Pasaban regained her tent on the Shoulder at around midnight, 24 hours after leaving, but Oiarzabal never showed. He was subsequently discovered sitting in the snow only 100m above camp by more Basque climbers leaving for their summit attempt on the 27th. Many sum- miteers and others on the mountain rallied to evacuate Oiarzabal and Pasaban, who had both sustained frostbitten feet. Pasaban eventually lost two toes but Oiarzabal’s condition was much worse. Back in Spain medics were unable to save any of his toes and he is making a slow recovery. However, with his ascent, this highly experienced 48-year old Basque became only the third person to climb K2 twice, the two others being Josef Raconcaj (1983 North Ridge; 1996 Abruzzi) and Shera Jangbu (2000 Basque Route/SSE Spur; 2001 Abruzzi). He also set a record of climbing to an 8,000m summit no less than 21 times.
On the 27th and benefiting enormously from the opened trail, more climbers summited, including six members of Sam Druk’s China-Tibet expedition, members of which have now climbed 12 of the 14 8,000m peaks. The 28th saw another batch including 65-year old Carlos Soria, who became the oldest summiteer and the only man to have climbed three 8,000m peaks over the age of 60, and Mario Lacedelli, a nephew of the first ascensionist. By the time four Japanese and their two Sherpas had reached the top on August 7, a total of 47 climbers had summited during the season but, notably, only 19 of these climbed without oxygen, a far cry
from former years when climbing K2 with bottled gas was simply not the done thing.

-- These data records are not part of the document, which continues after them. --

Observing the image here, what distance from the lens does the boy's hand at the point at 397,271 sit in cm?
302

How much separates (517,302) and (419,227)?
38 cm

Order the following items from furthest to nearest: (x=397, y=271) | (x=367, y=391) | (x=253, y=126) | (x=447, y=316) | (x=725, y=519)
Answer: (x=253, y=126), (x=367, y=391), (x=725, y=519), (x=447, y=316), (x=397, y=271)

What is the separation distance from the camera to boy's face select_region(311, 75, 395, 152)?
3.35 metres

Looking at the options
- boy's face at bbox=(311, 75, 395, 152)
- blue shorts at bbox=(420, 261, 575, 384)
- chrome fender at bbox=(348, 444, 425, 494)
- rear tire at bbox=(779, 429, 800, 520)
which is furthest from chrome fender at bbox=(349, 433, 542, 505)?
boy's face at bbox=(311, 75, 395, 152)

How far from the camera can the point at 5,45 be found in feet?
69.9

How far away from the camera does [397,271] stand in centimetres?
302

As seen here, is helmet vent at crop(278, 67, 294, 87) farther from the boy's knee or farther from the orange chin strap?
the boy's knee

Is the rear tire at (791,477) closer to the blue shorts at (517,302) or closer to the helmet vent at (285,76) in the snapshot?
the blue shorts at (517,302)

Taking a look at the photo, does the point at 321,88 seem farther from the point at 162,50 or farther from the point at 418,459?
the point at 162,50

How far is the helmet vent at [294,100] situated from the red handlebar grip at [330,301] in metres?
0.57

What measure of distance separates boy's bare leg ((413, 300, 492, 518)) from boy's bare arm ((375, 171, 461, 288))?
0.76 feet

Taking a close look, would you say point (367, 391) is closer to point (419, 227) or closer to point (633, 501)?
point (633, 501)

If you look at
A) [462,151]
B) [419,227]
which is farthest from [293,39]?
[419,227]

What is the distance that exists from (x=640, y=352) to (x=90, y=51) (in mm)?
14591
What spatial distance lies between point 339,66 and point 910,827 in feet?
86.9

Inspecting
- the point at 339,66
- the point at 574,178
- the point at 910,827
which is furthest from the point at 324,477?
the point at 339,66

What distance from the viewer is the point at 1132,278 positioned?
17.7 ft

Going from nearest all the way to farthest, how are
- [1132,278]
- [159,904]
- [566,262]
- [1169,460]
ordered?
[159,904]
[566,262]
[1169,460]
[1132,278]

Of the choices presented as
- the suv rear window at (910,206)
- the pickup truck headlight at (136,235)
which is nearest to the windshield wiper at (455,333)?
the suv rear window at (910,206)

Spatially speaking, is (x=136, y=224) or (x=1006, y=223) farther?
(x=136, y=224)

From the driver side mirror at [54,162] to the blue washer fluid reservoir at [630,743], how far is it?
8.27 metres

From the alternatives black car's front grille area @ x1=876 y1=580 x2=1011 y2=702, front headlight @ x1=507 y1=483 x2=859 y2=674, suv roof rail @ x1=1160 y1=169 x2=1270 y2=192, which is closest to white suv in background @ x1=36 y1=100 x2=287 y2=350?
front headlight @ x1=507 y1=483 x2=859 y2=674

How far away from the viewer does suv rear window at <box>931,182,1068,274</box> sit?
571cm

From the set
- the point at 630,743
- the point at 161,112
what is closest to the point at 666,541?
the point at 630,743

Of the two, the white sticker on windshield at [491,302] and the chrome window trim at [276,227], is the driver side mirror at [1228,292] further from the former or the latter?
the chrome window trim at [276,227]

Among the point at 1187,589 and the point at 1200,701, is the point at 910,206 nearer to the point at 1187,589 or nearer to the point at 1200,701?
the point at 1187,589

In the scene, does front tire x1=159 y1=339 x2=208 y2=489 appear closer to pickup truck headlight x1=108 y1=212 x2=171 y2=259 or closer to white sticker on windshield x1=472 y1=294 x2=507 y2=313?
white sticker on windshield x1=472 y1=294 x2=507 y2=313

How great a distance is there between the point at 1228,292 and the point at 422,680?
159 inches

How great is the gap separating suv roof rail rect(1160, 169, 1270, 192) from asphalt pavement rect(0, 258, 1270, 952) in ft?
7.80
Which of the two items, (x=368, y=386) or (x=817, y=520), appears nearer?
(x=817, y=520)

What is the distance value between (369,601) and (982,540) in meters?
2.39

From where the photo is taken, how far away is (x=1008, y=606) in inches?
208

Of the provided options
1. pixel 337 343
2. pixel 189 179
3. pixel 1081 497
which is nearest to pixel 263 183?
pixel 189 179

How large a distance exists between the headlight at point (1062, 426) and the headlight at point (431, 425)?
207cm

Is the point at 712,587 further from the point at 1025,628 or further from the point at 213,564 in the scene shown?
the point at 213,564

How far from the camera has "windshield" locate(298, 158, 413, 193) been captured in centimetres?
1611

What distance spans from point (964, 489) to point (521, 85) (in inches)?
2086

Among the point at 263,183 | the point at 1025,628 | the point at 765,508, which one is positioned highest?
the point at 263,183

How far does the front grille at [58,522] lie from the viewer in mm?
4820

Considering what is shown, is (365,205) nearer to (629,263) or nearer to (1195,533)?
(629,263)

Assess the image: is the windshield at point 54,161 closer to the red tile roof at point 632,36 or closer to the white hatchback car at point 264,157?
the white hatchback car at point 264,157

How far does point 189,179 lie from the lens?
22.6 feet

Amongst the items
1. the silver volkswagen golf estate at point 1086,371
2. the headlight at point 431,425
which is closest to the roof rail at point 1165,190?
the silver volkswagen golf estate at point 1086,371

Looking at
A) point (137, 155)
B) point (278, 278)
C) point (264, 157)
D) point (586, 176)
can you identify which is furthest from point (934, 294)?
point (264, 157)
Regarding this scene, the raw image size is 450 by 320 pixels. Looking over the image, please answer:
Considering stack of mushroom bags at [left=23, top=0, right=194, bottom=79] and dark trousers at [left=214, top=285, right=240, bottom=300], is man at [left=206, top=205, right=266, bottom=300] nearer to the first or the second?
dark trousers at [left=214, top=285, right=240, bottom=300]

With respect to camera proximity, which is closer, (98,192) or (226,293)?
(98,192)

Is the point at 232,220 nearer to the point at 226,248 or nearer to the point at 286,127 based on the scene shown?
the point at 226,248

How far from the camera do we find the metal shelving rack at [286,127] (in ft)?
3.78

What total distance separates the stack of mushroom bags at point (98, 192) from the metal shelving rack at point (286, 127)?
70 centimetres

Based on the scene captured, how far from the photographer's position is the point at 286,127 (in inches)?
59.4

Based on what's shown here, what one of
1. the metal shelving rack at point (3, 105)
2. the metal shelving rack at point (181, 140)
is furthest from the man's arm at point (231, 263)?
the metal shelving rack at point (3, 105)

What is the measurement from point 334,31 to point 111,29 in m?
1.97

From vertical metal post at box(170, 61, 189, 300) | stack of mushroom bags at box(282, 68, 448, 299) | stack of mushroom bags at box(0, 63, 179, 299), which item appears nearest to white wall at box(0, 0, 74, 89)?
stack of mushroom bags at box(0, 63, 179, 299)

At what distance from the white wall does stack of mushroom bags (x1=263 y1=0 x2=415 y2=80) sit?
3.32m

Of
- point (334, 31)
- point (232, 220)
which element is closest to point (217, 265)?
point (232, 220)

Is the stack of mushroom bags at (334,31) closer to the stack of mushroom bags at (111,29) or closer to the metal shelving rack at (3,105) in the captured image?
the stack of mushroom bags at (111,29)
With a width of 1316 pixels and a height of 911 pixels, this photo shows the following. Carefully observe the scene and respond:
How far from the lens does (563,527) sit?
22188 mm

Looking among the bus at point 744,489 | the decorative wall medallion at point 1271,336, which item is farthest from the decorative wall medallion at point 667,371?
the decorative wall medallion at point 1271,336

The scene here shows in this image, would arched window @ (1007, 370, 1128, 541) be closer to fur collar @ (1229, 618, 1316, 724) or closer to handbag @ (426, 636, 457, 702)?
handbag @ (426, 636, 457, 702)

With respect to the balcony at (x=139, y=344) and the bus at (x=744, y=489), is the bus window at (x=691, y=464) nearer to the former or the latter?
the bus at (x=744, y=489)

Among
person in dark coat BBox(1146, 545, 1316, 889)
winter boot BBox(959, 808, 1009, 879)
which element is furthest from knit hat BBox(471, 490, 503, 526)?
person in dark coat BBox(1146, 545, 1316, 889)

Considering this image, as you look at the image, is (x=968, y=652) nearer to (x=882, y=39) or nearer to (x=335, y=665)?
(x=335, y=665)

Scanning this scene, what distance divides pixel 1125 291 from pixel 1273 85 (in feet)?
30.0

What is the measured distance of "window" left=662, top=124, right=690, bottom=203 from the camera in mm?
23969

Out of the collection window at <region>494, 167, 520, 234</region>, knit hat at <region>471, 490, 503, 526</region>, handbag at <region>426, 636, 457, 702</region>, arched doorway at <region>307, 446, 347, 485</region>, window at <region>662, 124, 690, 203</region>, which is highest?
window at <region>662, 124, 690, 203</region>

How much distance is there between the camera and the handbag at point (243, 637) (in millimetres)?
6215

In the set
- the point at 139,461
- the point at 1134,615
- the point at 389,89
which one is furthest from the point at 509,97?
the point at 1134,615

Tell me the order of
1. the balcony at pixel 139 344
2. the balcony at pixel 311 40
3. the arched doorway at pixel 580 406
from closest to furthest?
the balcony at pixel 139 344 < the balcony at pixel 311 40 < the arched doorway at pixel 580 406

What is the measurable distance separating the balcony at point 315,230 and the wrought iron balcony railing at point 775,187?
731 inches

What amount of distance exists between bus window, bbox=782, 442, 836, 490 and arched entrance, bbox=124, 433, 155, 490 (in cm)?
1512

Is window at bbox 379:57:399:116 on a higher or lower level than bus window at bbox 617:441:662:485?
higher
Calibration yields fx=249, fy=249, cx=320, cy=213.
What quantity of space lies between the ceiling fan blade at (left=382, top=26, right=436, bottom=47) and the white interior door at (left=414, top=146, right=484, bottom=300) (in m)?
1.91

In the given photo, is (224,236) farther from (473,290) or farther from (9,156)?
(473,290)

Sadly, three more people died high on the mountain in a similar scenario to the 1986 disaster. On the 28th Davoud Khadem Asl from Iran and the experienced Sergei Sokolov from Russia were camped on the Shoulder. Unlike their teammate, Alexander Gubaev, they hadn’t left for the summit that morning but decided to wait another night to see if the weather would improve (it had gradually deteriorated overnight). It is thought that Gubaev, climbing without oxygen, reached the top (the first mountaineer from Kyrgyzstan to reach any 8,000m summit) but he did not return. Asl and Sokolov could not be persuaded to go down and were subsequently trapped by a big storm. They didn’t attempt to descend until August 1, after which nothing more was heard from them. Some of the remaining climbers at Base Camp mounted a rescue but were forced to abandon their attempt due to heavy snowfall.
One more climber was to summit, bringing the total for the season to 48 and the overall total to 246 ascents. This was the Catalan, Jordi Corominas, achieving what was undoubtedly the finest ascent on K2, or any Pakistan 8,000m peak last year, the second ascent of the Magic Line (see below).